### [Given text]
■ ■ ■ ■ ■ ■ ■

Below an example trying to match the name "PLANKTON" with `dbo_species_cleaned.xlsx` MARIS biota species lookup table:

In [None]:
lut_fname = '../files/lut/dbo_species_cleaned.xlsx'
match_maris_lut(lut_fname, data_provider_name='PLANKTON', 
                maris_id='species_id', maris_name='species')

Unnamed: 0,species_id,species,score
281,280,Plankton,0
696,695,Zooplankton,3
633,632,Palaemon,4
697,696,Phytoplankton,5
812,811,Chanos,5
160,159,Neuston,5
234,233,Penaeus,6
1458,1457,Lamnidae,6
1438,1437,Labrus,6
1527,1526,Favites,6


Below an example trying to match the name "GLACIAL" with dbo_sedtype.xlsx MARIS sediment lookup table:

In [None]:
# sediments_lut_path()
lut_fname = '../files/lut/dbo_sedtype.xlsx'
match_maris_lut(lut_fname, data_provider_name='GLACIAL', 
                maris_id='sedtype_id', maris_name='sedtype')

Unnamed: 0,sedtype_id,sedtype,score
26,25,Glacial,0
3,2,Gravel,4
2,1,Clay,5
51,50,Glacial clay,5
4,3,Marsh,6
7,6,Sand,6
13,12,Silt,6
15,14,Sludge,6
27,26,Soft,7
52,51,Soft clay,7


In [None]:
#def match_maris_species(
#    lut_path:str, # Path to MARIS species authoritative species look-up table
#    name:str, # Name of species to look up 
#    col_lookup:str='species', # Name of the column where the character strings match
#    dist_fn:Callable=jf.levenshtein_distance, # Jellyfish distance to use
#    coi:list=['species_id', 'species', 'Taxonname', 'TaxonDBID'], # Columns of interest to display
#    nresults:int=10 # Maximum number of results to return
#    ):
#    "Fuzzy matching biota species provided by the data provider and MARIS one."
#    df = pd.read_excel(lut_path)
#    df = df.dropna(subset=col_lookup)
#    df = df.astype({'species_id':'int'})
#    results = []
#    for _, row in df.iterrows():
#        score = dist_fn(name.lower(), row[col_lookup].lower())
#        result = row[coi].to_dict()
#        result['score'] = score
#        results.append(result)
#    return pd.DataFrame(results).sort_values(by='score', ascending=True)[:nresults]

In [None]:
# species_lut_path()
#lut_fname = '../files/lut/dbo_species_cleaned.xlsx'
#match_maris_species(lut_fname, 'PLANKTON')

In [None]:
#def match_maris_sediment(
#    name:str, # Name of sediment to look up 
#    col_lookup:str='sedtype', # Name of the column where the character strings match
#    dist_fn:Callable=jf.levenshtein_distance, # Jellyfish distance to use
#    coi:list=['sedtype_id', 'sedtype'], # Columns of interest to display
#    nresults:int=10 # Maxiumn number of results to return
#    ):
#    "Fuzzy matching sediments type provided by the data provider and MARIS one."

■ ■ ■ ■ ■ ■ ■

### [Problems and tasks]
**A.** Translate this sentence from the MARIS lookup text into Spanish: "Below an example trying to match the name "GLACIAL" with dbo_sedtype.xlsx MARIS sediment lookup table:"
**B.** Pick up the MARIS lookup text where it stops and continue it.
You won't need the listing that comes after the MARIS lookup text.

### [Data extract]
■ ■ ■ ■ ■ ■ ■

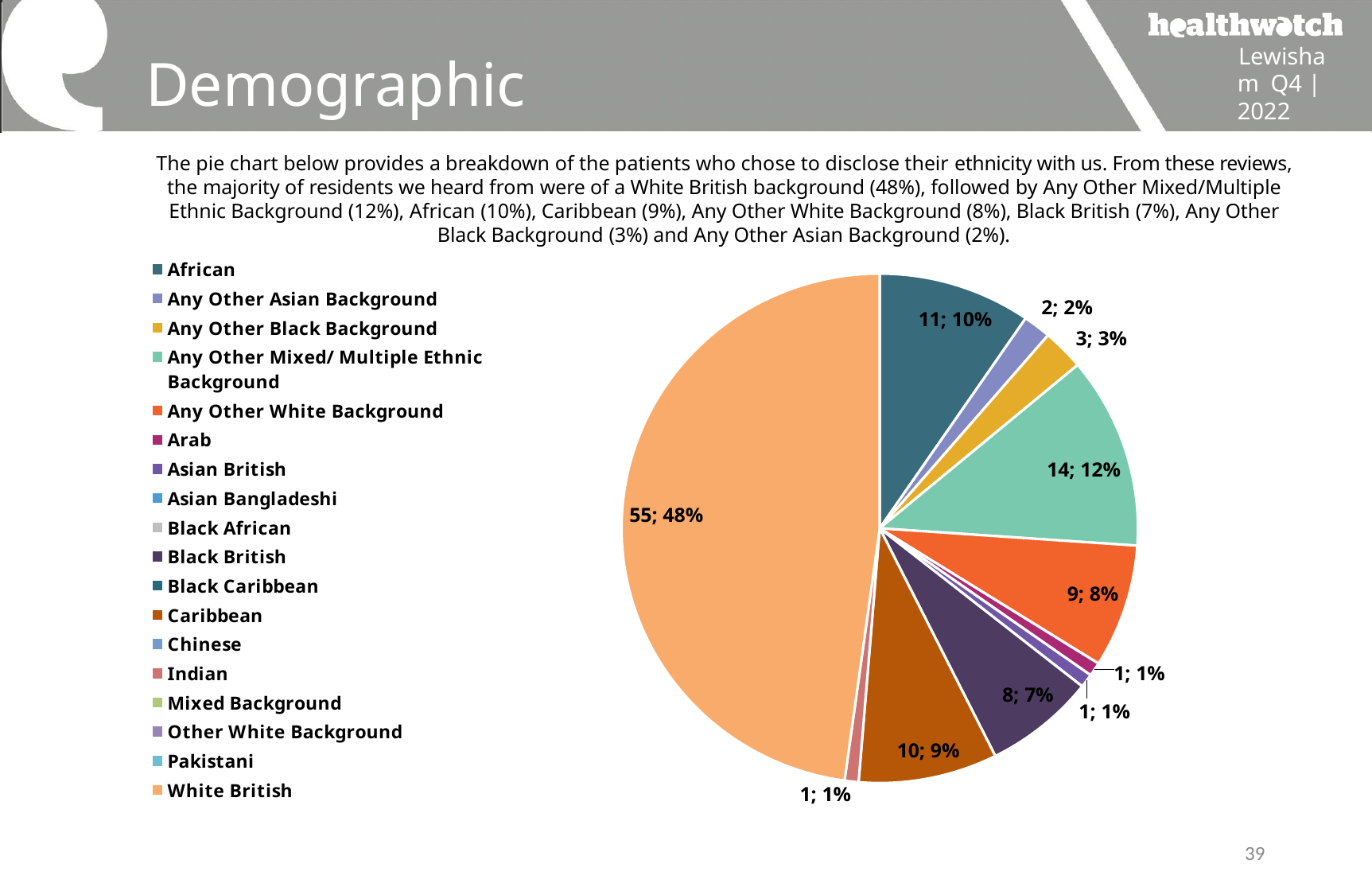
Which category has the largest slice of the pie? White British What count and share are shown for White British? 55; 48% What percentage share is shown for Any Other Black Background? 3% What count is shown for Any Other Mixed/ Multiple Ethnic Background? 14 What count and share are shown for Black British? 8; 7% What percentage share is shown for African? 10% What type of chart is shown on the slide? pie chart What is the title of the slide containing the pie chart? Demographic What is the difference in count between White British (55) and Any Other Mixed/ Multiple Ethnic Background (14)? 41 Which is larger, the slice for African or the slice for Any Other White Background? African How many categories does the legend list? 18 What percentage share is shown for Caribbean? 9%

■ ■ ■ ■ ■ ■ ■

### [Answers for the tasks]
**A.** A continuación, un ejemplo que intenta emparejar el nombre "GLACIAL" con la tabla de consulta de sedimentos de MARIS dbo_sedtype.xlsx:

**B.**
#    df = pd.read_excel(sediments_lut_path())
#    df = df.dropna(subset=col_lookup)
#    df = df.astype({'sedtype_id':'int'})
#    results = []
#    for _, row in df.iterrows():
#        score = dist_fn(name.lower(), row[col_lookup].lower())
#        result = row[coi].to_dict()
#        result['score'] = score
#        results.append(result)
#    return pd.DataFrame(results).sort_values(by='score', ascending=True)[:nresults]

In [None]:
#match_maris_sediment('GLACIAL')

In [None]:
#| export
def has_valid_varname(
    var_names:list, # variable names
    cdl_path:str, # Path to MARIS CDL file (point of truth)
    group = None, # Check if the variable names is contained in the group
):
    "Check that proposed variable names are in MARIS CDL"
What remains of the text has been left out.